The film starts not in the present but back in the past, 1202 AD, with an explanation (once again) that the lines of werewolves and vampires came from two brothers: Markus Corvinus (Tony Curran), who was bitten by a bat to become a vampire, and William Corvinus (Brian Steele), who was bitten by a wolf to become a lycanthrope. These two were the originators of their lines and, as we learn, if one were to die all that came from them would also die (or so it's thought). We watch as Markus and a band of vampires (led by Bill Nighy's Viktor) find and capture the lycantrophic William, casting him into a prison supposedly for all eternity (so the vampires can have their lycan slaves).

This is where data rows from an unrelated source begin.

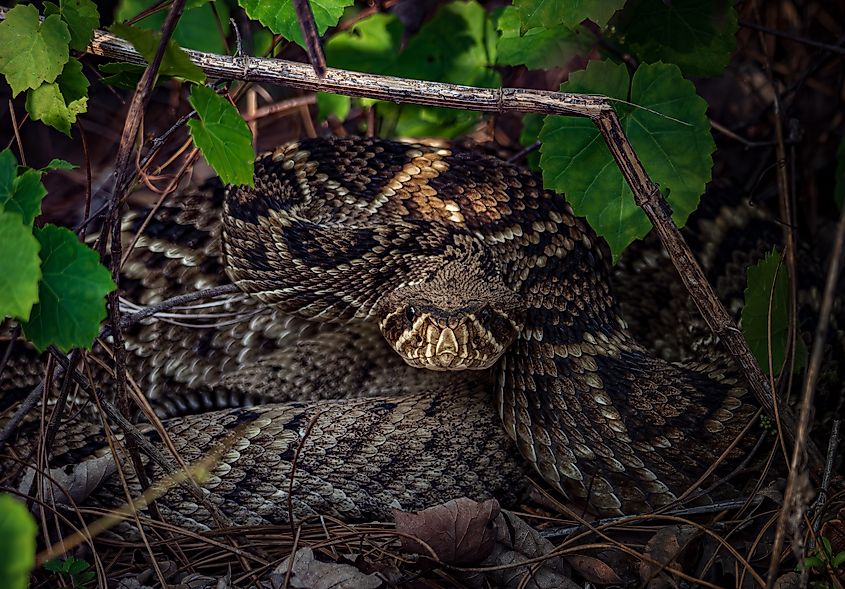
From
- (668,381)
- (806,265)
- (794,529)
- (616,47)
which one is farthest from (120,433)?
(806,265)

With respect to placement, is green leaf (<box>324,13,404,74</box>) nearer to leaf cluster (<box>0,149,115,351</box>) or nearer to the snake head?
the snake head

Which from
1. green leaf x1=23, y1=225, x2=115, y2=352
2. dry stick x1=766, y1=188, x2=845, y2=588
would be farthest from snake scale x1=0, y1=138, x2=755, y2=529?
green leaf x1=23, y1=225, x2=115, y2=352

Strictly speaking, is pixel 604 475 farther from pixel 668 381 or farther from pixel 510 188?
pixel 510 188

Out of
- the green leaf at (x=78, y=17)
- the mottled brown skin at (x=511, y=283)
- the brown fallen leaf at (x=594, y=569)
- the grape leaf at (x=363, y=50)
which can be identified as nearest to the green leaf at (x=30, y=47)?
the green leaf at (x=78, y=17)

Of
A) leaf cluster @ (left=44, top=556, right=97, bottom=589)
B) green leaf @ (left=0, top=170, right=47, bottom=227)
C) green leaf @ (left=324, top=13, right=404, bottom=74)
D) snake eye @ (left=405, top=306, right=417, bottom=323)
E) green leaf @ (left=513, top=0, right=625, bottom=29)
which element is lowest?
leaf cluster @ (left=44, top=556, right=97, bottom=589)

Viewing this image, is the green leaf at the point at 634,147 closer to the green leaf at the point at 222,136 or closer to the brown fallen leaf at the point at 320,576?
the green leaf at the point at 222,136

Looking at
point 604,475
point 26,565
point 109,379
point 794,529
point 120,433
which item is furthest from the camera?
point 109,379

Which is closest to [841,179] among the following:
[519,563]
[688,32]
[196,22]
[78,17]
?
[688,32]
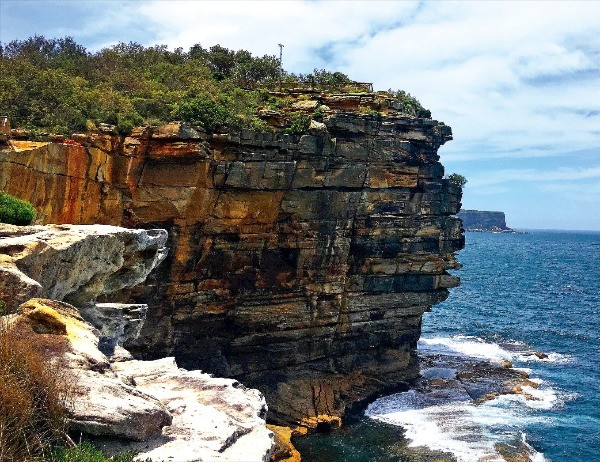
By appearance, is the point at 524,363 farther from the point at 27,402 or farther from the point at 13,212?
the point at 27,402

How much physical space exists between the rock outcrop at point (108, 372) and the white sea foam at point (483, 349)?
3669 centimetres

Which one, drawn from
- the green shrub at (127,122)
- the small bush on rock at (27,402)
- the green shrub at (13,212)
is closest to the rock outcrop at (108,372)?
the small bush on rock at (27,402)

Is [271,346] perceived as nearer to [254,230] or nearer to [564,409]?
[254,230]

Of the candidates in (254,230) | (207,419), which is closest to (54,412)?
(207,419)

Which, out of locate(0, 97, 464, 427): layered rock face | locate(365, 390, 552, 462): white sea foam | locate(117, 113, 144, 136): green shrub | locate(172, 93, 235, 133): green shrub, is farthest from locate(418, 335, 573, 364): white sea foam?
locate(117, 113, 144, 136): green shrub

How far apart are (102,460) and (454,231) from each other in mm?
33295

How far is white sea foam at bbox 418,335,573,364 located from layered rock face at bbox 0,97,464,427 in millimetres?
10000

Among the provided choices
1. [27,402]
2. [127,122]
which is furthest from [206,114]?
[27,402]

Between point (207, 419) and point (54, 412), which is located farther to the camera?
point (207, 419)

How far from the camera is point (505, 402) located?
36.3 metres

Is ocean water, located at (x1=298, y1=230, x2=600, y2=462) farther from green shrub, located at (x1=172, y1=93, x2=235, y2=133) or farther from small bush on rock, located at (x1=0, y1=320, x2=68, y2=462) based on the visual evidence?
small bush on rock, located at (x1=0, y1=320, x2=68, y2=462)

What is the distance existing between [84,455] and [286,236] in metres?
25.2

Back in the present, we find Selene (Kate Beckinsale) and Michael Corvin (Scott Speedman) on the run after the events of the previous film where they had killed Viktor. Now running around in Eastern Europe, the two simply want to stay alive. Fate, though, draws them back into the battle as an awakened Markus wants to find the prison of his brother and let William out. If the two beats were freed together they would cut a bloody swath across the world, which is something Selene has to stop. So she and Michael head out to prevent the release of William, the rise of Markus, and the death of everyone else on the planet.

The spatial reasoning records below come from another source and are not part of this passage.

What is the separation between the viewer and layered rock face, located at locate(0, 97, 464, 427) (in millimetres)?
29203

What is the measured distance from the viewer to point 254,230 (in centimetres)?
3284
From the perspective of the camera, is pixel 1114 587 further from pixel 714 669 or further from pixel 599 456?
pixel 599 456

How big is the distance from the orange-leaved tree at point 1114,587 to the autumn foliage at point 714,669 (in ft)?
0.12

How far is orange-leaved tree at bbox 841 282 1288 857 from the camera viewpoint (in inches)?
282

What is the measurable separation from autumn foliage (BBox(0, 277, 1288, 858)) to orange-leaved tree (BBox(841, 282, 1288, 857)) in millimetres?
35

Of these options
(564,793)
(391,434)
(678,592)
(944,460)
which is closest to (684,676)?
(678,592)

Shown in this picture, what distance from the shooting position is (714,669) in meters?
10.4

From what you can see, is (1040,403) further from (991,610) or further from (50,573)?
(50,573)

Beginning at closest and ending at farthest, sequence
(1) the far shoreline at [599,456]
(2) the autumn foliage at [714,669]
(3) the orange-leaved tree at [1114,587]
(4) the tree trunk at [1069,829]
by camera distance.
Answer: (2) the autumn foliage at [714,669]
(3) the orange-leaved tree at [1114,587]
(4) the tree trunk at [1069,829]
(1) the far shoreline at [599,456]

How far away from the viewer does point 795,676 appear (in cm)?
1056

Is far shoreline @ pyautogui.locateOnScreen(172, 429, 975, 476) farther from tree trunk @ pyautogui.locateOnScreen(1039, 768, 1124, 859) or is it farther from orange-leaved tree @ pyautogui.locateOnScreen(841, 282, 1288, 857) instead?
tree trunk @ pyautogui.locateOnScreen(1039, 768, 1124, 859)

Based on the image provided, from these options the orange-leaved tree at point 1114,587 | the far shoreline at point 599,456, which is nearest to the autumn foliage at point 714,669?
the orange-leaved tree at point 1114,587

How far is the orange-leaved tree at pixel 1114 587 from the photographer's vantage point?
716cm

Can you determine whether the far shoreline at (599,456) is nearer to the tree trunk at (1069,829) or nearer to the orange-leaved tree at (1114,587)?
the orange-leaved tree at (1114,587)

As noted, this story is much more cohesive than the previous film. For starters there aren't any double- and triple-crosses to deal with here; it's a simple "these are the bad guys and we have to kill them" plot. That may not be as intriguing to some, and it certainly doesn't do much to flesh out the world of lycanthropes and vampires, but it does mean we can easily understand who the good guys are (Selene and Michael0, who the bad guys are (basically everyone else), and what has to be done to save the day. On that front, we get a whole lot of ass-kicking in tight leather.
With that being said, this film is still confusingly plotted and not great. To start, Selene's character is still not the best heroine we could have gotten. To the film's credit, we do finally get a note from her that, "hey, killing humans is bad," but there are so few human characters in the film that doesn't really land. There's no temptation on her part, no worry that she might give into the blood lust. It's some preached words (told, not shown) and then she goes back to being the stone-cold killer we know.

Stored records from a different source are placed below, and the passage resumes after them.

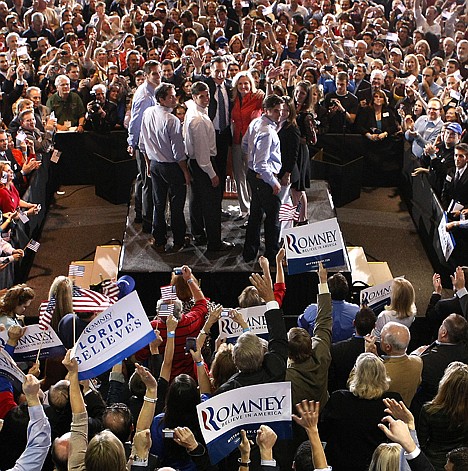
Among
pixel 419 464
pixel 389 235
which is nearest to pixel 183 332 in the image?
pixel 419 464

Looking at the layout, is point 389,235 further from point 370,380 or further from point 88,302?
point 370,380

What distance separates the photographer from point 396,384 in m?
5.76

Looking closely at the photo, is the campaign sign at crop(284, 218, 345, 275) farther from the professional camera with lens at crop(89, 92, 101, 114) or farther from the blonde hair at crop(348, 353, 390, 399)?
the professional camera with lens at crop(89, 92, 101, 114)

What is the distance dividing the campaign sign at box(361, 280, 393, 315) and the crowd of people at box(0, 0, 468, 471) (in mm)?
331

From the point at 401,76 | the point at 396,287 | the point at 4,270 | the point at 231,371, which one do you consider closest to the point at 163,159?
the point at 4,270

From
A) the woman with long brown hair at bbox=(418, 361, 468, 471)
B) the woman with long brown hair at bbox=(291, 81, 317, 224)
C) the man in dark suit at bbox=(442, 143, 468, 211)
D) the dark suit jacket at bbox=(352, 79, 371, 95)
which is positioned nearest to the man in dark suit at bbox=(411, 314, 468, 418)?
the woman with long brown hair at bbox=(418, 361, 468, 471)

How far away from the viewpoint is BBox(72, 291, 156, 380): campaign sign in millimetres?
5504

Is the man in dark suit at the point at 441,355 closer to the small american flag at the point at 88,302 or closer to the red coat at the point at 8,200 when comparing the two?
the small american flag at the point at 88,302

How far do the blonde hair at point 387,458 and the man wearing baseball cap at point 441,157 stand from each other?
241 inches

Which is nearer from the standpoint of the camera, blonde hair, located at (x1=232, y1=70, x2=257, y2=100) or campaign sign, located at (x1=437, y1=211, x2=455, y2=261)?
blonde hair, located at (x1=232, y1=70, x2=257, y2=100)

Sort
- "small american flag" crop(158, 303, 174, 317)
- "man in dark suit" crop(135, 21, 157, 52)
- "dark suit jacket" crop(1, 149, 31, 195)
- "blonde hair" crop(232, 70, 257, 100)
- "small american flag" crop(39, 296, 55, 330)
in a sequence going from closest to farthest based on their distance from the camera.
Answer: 1. "small american flag" crop(158, 303, 174, 317)
2. "small american flag" crop(39, 296, 55, 330)
3. "blonde hair" crop(232, 70, 257, 100)
4. "dark suit jacket" crop(1, 149, 31, 195)
5. "man in dark suit" crop(135, 21, 157, 52)

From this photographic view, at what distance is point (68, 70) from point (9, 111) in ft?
3.65

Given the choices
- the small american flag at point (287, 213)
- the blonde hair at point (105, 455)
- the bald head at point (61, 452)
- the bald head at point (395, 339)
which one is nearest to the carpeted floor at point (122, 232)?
the small american flag at point (287, 213)

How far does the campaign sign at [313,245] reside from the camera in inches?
289
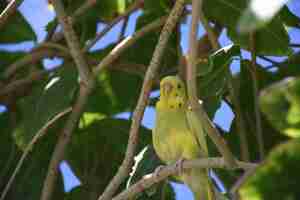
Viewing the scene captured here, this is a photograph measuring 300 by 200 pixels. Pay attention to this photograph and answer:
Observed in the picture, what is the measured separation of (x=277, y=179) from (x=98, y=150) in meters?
1.88

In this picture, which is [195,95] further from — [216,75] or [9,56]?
[9,56]

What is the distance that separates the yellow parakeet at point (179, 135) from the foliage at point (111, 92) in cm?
7

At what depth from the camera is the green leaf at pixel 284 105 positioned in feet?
2.77

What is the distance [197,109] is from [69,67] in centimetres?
131

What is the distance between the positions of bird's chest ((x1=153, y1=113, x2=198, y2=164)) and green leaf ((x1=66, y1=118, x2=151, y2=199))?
0.28 m

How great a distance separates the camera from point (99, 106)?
2971mm

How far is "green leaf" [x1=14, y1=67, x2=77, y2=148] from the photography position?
2.24 meters

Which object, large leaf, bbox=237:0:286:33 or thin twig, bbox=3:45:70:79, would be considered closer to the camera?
large leaf, bbox=237:0:286:33

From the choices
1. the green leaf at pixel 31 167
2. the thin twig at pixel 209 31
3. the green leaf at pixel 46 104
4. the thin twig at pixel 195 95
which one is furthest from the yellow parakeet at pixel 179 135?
the thin twig at pixel 195 95

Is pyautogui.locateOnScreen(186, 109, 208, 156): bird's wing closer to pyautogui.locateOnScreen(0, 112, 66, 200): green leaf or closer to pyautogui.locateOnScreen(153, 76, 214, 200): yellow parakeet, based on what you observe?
pyautogui.locateOnScreen(153, 76, 214, 200): yellow parakeet

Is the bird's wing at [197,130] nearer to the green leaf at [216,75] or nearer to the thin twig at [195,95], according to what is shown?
the green leaf at [216,75]

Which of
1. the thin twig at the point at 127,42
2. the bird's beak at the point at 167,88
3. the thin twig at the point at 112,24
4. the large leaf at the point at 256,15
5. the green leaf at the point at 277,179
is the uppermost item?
the large leaf at the point at 256,15

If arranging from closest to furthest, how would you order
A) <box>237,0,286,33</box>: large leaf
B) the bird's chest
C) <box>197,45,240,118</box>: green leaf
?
1. <box>237,0,286,33</box>: large leaf
2. <box>197,45,240,118</box>: green leaf
3. the bird's chest

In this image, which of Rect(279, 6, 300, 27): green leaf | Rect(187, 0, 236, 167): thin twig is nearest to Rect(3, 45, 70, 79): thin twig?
Rect(279, 6, 300, 27): green leaf
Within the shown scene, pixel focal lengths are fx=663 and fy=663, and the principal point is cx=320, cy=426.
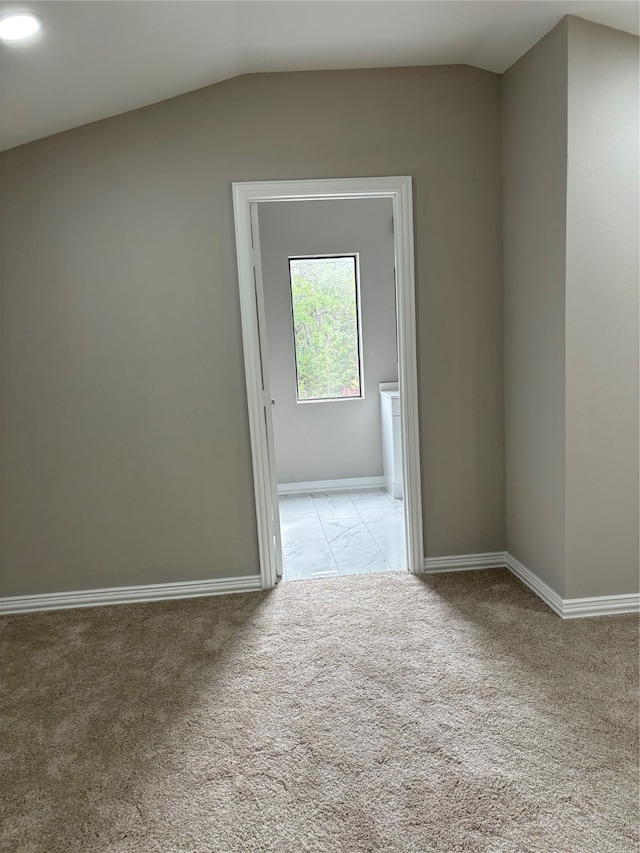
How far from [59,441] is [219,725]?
177cm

She's still the most interesting character we get, which shows how little the film invests in anyone else. Markus, who it should be noted is an elder vampire that has spent centuries working to build up vampire society, is only defined here by his desire to free his brother. This despite the fact he had centuries to try, at any point, ,and figure out how to free the brother but no, only now does he seem to care. He's more interesting that his descendant, Michael, though, as Speedman's character gets nothing more to do than follow Selene around like a (hybrid) puppy dog and sometimes fight. There's just nothing here to latch onto for anyone.
The action between the characters is improved this time around. It's less reliant on bad CGI and more reliant on some bad practical effects, but It'll take practical effects over CGI any day even if they are bad. There's a visceral quality to even the cheesiest of practical effects that CGI simply can't match. That combined with better cinematography means the action sequences hit better. It's messy and silly and you never have anything to care about, but some of the action is at least cool looking.
The biggest issue this film has, which it shares with the first movie, is that you still aren't given any reason to care. Everything in this story, from the vampire society to the few werewolves they fight, feels at a remove from the real world. All of this happens behind the scenes, in shadows away from mortal men. All their talk about how they have to stop Markus and William from destroying humanity feels hollow when there aren't any humans around for them to destroy. It's a very clearly sound-staged set pieces, some scenes shot in the middle of nowhere in Eastern Europe, and not much else. We're supposed to care about how these monsters could impact our world but the reality of Underworld: Evolution feels like it happens in another plane of existence and not something that would ever impact us.
Underworld: Evolution is an improved film by some metrics, but where it matters this film still fails. It's cleaner, it's more focuses, and it has somewhat better action, all of which is good. We still don't care about the characters, the world, or the events within. Everything happens in this weird, airy remove without any impact or consequence. Vampires and werewolves battle each other again but it's hard to give a crap when clearly none of it matters at all.
What this film needs is stakes and it hardly manages to find any. Until the series finds a way to invest in its characters and its world none of this is ever going to really matter at all.